Work to complete: Copy out, exactly as written, only the line containing "Which of the" and the lines after it through the end of the records.
* * * * * * *
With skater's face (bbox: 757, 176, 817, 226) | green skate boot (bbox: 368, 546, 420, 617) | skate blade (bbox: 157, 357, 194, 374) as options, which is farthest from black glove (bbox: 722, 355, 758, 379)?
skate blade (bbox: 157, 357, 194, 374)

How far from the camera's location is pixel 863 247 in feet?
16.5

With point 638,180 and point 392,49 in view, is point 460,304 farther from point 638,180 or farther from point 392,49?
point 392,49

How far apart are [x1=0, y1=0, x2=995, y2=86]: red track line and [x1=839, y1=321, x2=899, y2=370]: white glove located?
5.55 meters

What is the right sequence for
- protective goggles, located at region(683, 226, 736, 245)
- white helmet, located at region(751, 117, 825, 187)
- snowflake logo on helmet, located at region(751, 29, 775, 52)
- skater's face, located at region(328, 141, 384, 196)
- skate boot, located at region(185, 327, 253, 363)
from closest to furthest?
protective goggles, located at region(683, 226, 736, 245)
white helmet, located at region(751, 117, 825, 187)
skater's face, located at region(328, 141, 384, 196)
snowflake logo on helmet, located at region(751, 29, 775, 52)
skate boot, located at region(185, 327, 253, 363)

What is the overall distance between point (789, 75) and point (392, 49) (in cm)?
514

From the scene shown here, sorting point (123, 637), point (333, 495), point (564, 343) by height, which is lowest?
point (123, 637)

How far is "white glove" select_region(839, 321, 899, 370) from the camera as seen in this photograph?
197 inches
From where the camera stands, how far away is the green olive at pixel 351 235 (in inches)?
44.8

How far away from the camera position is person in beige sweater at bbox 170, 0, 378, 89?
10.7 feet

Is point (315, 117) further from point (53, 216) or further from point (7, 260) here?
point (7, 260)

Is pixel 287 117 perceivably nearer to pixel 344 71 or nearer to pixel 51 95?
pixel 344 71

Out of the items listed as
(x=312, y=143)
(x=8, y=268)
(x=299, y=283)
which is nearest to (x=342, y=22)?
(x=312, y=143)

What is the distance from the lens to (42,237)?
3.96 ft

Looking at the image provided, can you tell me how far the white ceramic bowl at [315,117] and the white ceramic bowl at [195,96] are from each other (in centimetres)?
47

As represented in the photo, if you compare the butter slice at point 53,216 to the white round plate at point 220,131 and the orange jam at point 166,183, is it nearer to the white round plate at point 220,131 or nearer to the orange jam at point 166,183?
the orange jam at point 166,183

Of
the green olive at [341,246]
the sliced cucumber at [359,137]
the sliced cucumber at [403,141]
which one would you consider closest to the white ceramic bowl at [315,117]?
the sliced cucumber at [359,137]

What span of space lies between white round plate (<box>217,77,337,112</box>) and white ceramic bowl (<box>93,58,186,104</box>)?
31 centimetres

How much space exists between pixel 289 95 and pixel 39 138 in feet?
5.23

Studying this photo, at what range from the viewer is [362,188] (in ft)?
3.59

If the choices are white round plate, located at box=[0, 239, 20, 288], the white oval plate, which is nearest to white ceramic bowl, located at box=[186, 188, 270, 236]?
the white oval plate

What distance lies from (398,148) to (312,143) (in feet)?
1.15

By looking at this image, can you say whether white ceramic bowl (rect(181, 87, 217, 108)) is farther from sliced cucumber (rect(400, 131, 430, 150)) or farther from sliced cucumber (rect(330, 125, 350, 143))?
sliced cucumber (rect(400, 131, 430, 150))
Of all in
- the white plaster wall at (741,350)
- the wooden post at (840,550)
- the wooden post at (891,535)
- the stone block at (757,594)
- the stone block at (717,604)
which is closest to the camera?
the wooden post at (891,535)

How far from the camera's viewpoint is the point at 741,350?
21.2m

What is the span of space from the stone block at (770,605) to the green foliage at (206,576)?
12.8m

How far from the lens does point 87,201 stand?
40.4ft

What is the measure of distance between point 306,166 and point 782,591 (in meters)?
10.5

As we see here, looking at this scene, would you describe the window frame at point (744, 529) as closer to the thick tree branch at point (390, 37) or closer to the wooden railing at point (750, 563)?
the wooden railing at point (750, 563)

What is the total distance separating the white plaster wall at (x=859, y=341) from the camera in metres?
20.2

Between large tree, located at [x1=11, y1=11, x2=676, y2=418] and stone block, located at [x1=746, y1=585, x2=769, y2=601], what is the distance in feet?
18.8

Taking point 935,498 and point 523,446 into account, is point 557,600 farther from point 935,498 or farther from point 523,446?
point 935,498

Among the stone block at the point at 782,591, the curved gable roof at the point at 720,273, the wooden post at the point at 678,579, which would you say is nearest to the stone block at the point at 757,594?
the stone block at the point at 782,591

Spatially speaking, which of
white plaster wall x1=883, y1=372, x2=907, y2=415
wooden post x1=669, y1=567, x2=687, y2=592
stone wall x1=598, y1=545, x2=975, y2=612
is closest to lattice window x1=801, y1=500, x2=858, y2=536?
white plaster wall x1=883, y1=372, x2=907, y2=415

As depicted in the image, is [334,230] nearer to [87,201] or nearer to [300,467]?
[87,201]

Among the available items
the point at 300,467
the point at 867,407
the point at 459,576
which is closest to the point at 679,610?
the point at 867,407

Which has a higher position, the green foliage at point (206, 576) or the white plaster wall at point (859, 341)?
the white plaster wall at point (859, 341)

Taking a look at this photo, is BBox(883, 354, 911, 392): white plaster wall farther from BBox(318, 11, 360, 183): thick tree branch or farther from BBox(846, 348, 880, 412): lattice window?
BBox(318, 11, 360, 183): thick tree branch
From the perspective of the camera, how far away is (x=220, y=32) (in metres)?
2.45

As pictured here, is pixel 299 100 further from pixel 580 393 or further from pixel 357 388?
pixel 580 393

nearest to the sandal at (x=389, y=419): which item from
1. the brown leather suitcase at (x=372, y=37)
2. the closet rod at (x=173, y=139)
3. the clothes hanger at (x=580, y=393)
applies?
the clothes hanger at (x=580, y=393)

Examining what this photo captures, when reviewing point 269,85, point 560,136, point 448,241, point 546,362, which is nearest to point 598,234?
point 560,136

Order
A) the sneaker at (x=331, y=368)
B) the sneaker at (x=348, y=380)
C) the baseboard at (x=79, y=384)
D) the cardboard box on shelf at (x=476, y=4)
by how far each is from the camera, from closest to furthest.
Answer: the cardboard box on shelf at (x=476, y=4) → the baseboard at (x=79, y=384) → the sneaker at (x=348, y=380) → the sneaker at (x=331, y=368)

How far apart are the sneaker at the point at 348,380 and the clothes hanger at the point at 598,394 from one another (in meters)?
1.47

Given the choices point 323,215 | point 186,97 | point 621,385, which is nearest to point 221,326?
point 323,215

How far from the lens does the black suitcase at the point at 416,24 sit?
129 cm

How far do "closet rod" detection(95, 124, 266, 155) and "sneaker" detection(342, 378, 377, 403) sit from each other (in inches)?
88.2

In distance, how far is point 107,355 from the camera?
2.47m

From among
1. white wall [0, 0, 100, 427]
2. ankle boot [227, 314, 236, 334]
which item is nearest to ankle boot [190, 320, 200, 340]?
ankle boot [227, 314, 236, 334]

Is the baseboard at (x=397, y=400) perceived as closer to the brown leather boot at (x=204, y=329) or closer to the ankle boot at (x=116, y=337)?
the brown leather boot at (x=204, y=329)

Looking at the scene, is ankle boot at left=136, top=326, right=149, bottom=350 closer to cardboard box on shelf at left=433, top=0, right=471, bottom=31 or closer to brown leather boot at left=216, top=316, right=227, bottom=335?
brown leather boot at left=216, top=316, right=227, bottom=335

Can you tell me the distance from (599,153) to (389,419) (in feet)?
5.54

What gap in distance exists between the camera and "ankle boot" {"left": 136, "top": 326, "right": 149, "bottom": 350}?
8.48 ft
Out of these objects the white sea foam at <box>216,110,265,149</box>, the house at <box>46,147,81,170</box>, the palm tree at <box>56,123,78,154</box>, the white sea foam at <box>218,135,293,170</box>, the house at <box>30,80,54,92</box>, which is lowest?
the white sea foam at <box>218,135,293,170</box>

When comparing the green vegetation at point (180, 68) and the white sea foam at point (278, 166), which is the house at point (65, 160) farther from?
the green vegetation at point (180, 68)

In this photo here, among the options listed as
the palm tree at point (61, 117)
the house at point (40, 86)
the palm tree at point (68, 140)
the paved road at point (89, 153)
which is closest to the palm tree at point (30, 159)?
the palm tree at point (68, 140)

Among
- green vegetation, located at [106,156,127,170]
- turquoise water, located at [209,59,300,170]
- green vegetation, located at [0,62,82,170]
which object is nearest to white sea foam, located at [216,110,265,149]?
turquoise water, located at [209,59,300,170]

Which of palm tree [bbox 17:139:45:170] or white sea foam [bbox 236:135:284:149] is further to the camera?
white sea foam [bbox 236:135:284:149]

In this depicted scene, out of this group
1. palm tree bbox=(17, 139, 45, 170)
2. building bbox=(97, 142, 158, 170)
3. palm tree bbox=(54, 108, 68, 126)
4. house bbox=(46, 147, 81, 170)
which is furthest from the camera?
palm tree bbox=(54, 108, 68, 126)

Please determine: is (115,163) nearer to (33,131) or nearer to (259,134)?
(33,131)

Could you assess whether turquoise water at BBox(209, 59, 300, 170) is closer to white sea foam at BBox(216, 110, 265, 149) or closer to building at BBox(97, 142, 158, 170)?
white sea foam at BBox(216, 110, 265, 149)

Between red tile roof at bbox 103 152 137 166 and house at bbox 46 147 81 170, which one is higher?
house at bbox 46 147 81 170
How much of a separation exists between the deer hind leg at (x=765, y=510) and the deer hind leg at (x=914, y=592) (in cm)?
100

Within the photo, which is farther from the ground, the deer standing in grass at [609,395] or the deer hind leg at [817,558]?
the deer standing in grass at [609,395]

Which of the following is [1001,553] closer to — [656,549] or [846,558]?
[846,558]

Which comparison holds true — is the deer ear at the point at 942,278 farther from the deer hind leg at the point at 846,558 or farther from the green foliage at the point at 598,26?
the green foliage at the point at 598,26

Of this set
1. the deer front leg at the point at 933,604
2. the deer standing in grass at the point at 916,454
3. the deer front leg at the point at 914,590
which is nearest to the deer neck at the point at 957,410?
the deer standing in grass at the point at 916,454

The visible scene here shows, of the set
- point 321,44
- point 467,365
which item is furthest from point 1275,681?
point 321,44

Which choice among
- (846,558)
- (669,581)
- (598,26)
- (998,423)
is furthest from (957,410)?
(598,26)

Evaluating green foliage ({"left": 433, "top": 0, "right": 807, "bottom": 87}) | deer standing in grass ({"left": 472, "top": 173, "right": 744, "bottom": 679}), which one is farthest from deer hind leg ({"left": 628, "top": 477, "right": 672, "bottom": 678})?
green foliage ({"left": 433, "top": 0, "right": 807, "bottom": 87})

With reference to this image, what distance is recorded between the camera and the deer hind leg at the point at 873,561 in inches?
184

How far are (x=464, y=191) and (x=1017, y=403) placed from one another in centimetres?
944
* * * * * * *
Complete response:
Which of the following is [1001,553] closer to — [656,549] or [846,558]?
[846,558]

Which comparison holds true — is the deer ear at the point at 942,278 farther from the deer hind leg at the point at 846,558 or farther from the green foliage at the point at 598,26?
the green foliage at the point at 598,26

Of this set
1. the deer front leg at the point at 933,604
2. the deer standing in grass at the point at 916,454
3. the deer front leg at the point at 914,590
which is nearest to the deer neck at the point at 957,410?
the deer standing in grass at the point at 916,454

The visible scene here shows, of the set
- point 321,44
- point 467,365
which item is furthest from point 1275,681?
point 321,44

Which choice among
- (846,558)
- (669,581)
- (598,26)
- (998,423)
is furthest from (957,410)?
(598,26)

Evaluating green foliage ({"left": 433, "top": 0, "right": 807, "bottom": 87}) | deer standing in grass ({"left": 472, "top": 173, "right": 744, "bottom": 679}), which one is farthest from deer hind leg ({"left": 628, "top": 477, "right": 672, "bottom": 678})?
green foliage ({"left": 433, "top": 0, "right": 807, "bottom": 87})

With reference to this image, what distance is recorded between the camera and the deer hind leg at the point at 873,561 in inches?
184

How far are (x=464, y=191) and (x=1017, y=403) placed from one another in centimetres?
944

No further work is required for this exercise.